Exercise materials:
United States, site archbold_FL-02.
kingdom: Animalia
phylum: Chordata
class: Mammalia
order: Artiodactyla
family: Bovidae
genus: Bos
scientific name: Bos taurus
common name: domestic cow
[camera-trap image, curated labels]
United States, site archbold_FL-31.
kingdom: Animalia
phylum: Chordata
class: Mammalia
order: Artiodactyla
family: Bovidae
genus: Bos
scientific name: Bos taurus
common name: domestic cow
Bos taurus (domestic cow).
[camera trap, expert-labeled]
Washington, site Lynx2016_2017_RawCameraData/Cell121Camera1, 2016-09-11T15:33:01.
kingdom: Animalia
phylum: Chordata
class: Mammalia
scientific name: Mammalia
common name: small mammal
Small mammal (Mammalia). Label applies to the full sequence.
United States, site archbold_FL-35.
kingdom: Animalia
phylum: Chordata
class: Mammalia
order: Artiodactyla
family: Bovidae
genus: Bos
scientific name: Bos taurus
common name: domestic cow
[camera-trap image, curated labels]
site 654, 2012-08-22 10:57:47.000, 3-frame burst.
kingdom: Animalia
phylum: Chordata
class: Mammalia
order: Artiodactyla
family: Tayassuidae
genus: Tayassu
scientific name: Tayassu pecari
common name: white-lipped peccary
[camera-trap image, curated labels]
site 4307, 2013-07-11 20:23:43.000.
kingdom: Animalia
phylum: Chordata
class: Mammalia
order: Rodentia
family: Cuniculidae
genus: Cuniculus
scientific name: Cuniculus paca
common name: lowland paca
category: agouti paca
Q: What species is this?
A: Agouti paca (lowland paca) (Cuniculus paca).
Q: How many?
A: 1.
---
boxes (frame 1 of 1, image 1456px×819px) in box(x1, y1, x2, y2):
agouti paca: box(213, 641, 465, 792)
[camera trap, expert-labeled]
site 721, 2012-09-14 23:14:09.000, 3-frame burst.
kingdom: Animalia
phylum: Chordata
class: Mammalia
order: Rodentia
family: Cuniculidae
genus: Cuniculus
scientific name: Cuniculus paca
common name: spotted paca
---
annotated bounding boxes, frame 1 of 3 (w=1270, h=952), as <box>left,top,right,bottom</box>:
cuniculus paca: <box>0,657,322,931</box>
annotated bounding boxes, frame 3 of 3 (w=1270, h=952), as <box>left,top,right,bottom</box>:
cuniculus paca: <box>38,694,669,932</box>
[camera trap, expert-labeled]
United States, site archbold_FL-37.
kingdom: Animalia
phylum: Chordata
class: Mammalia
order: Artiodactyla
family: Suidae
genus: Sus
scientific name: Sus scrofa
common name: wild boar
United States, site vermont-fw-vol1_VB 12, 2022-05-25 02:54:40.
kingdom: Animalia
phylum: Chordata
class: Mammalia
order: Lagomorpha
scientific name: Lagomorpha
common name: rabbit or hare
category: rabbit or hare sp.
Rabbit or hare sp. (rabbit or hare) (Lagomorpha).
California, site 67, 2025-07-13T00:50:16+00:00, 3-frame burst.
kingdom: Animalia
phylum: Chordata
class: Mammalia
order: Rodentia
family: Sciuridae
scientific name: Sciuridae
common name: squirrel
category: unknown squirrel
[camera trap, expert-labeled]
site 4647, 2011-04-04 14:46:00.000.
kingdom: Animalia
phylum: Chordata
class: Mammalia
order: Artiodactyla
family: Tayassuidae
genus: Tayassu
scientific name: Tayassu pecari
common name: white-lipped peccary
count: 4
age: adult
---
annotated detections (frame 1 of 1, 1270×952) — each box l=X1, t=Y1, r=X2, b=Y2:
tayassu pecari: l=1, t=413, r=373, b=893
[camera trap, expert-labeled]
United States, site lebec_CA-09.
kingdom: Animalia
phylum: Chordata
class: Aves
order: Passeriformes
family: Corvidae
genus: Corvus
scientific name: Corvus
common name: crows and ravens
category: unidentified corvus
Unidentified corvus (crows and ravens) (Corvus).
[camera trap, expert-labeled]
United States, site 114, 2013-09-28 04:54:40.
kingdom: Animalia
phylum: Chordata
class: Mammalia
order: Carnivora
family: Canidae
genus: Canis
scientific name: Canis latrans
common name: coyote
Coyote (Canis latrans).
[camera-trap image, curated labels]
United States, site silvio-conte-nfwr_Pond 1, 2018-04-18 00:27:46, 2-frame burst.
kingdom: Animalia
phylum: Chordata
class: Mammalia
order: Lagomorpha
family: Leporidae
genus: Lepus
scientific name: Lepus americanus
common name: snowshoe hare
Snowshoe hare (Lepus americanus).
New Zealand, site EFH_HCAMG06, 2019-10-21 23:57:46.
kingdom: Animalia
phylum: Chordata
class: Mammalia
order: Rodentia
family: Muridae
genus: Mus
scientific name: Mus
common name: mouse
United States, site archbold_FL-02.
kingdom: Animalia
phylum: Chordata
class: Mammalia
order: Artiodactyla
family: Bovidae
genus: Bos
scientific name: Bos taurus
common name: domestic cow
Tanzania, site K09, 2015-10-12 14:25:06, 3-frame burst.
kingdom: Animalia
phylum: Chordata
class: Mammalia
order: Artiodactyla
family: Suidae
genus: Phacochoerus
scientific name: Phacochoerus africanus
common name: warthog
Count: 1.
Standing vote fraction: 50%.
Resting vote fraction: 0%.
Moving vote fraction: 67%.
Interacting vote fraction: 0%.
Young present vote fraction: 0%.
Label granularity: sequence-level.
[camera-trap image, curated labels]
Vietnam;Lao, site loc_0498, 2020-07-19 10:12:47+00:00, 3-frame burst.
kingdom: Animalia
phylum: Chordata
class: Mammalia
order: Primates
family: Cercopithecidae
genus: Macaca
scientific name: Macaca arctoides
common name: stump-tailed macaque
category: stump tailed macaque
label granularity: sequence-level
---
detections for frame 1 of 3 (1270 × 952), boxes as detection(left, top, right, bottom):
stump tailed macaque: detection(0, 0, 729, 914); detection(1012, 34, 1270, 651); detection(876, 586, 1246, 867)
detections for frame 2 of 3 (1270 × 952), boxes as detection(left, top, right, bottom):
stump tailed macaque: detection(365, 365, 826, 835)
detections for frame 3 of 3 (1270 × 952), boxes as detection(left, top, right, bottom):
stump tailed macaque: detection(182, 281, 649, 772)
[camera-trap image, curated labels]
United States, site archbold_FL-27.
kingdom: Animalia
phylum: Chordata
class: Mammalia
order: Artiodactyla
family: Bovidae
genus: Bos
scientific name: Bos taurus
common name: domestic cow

Task requirements: Begin at the first line of the records above and restate each line word for word, stopping after the line with "United States, site archbold_FL-35.".

Solved problem:
United States, site archbold_FL-02.
kingdom: Animalia
phylum: Chordata
class: Mammalia
order: Artiodactyla
family: Bovidae
genus: Bos
scientific name: Bos taurus
common name: domestic cow
[camera-trap image, curated labels]
United States, site archbold_FL-31.
kingdom: Animalia
phylum: Chordata
class: Mammalia
order: Artiodactyla
family: Bovidae
genus: Bos
scientific name: Bos taurus
common name: domestic cow
Bos taurus (domestic cow).
[camera trap, expert-labeled]
Washington, site Lynx2016_2017_RawCameraData/Cell121Camera1, 2016-09-11T15:33:01.
kingdom: Animalia
phylum: Chordata
class: Mammalia
scientific name: Mammalia
common name: small mammal
Small mammal (Mammalia). Label applies to the full sequence.
United States, site archbold_FL-35.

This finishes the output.